Required experience: over 3 years
  • Experience: At least 3 year industry experience as a Data Scientist is required
  • Basic knowledge of operationalizing analytics projects at scale
  • Advanced Experience in Python and ML
  • Experience with at least one CI/CD tool, e.g. Jenkins, Github actions, or cloud equivalents
  • Experience in application containerization and orchestration tools - Docker, Kubernetes, or cloud equivalents
  • hands on experience in a range of ML and AI techniques (e.g. supervised and un-supervised machine learning techniques, deep learning, graph data analytics, statistical analysis, time series, geospatial, NLP, sentiment analysis, pattern detection, etc.)
  • Experience with building Machine Learning models and pipelines using Python, R & Spark to extract insights from data
  • Proficient in data processing using pandas and pySpark.
  • Knowledge of SQL for accessing and processing data
  • Experience using the latest Data Science platforms (e.g.

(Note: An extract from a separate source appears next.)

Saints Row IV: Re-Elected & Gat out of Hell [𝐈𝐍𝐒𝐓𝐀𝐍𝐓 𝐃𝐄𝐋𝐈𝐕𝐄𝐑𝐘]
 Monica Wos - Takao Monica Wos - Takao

Databricks, AWS SageMaker) and frameworks (e.g. Tensorflow, scikit-learn)
  • Preferred experience in building recommendation engines on large datasets with multiple formats Knowledge in implementing models based on game theory/mechanism design like Bayesian bargaining games and auctions.

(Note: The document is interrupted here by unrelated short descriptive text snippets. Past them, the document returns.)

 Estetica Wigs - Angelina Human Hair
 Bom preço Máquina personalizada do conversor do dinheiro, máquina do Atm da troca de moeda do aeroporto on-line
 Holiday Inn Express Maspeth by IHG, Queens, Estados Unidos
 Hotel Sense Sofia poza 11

  • Knowledge of deep learning methods (autoencoders, embeddings etc.) using Pytorch, Tensorflow etc. and semi-supervised learning Knowledge in working with Graph databases and algorithms
  • Knowledge in building Bayesian network-based models.

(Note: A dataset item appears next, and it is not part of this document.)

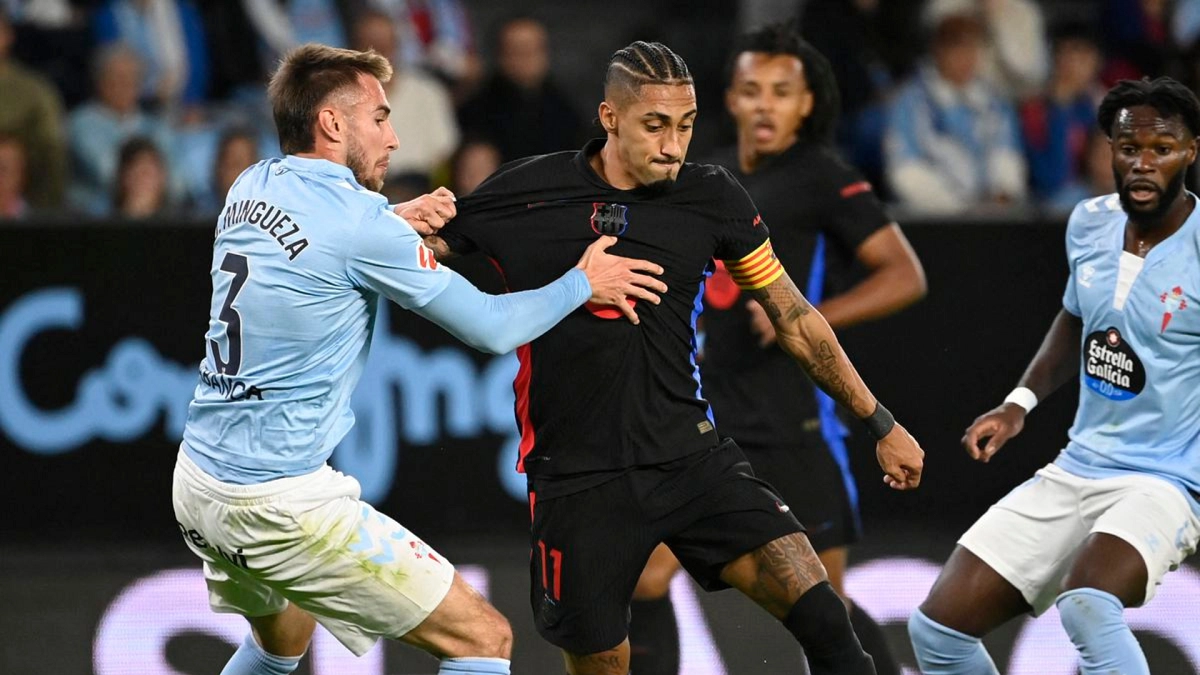 Soi kèo Barcelona vs Celta Vigo, soi kèo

  • Software engineering practices (coding practices to DS, unit testing, version control, code review
  • Hadoop (especially the Cloudera and Hortonworks distributions), and streaming technologies (Kafka, Spark Streaming)
  • Deep understanding of data manipulation/wrangling techniques
  • Delivering insights using visualization tools (such as Power BI, Qlick) or libraries
  • Experience building and deploying solutions to Cloud (such as AWS, Azure, GCP)
  • Experience with containerization and virtualization (e.g. Docker, Kubernetes, VMs etc.), AWS Sagemaker, Python, Scala
Please submit the following skills matrix with your application.
  • Data Analysis and Modeling using Python/R - 24 months = Essential
  • Time Series Analysis and Modeling - 6 months = Essential
  • Distributed data processing using pyspark - 12 months = Essential
  • Deep Learning on structured data - 12 months = Essential
  • Computer Vision/NLP - 6 months = Preferred
  • MLOps - 6 months = Preferred
  • Domain experience in solving ML problems in one or more of Manufacturing, Insurance, Procurement, Finance, Supply Chain and Logistics - 12 = Essential
Covid-19 update: Work from our office in Detroit, MI, remote work is not allowed.
About Soothsayer Analytics
Soothsayer Analytics is a Data Science company based out of Livonia, MI and offices in Columbus, OH and offshore in Hyderabad India. Advanced Analytics firm focused on Pattern Recognition and Unstructured Data. Our team actively works with, creates, and researches cutting edge Data Science techniques. We approach each problem individually and architect custom solutions. Our strength lies in our ability to build and productize proprietary algorithms and analytical tools. Advised by 10 industry experts whose domain knowledge we leverage to better architect industry specific solutions. Our delivery partners include 20+ Data Scientists with a combined 75 Patents and 300+ Publications. We collaborate with this brain trust to keep us abreast of state-of-the-art techniques and to help deliver world-class results. We utilize cutting edge Machine Learning and Statistical Techniques to extract Hidden Insights and Patterns from Complex, High Dimensional, and Unstructured Data. Our major clients include: DOW Chemicals, Ford, Visteon, D&B, Timken, US steels, Steelcase, Abercrombie, Express, Stanley Steemer, Whirlpool, AEP, NiSource, GEA, etc. Soothsayer Analytics is an Equal Opportunity Employer and e-Verify Company.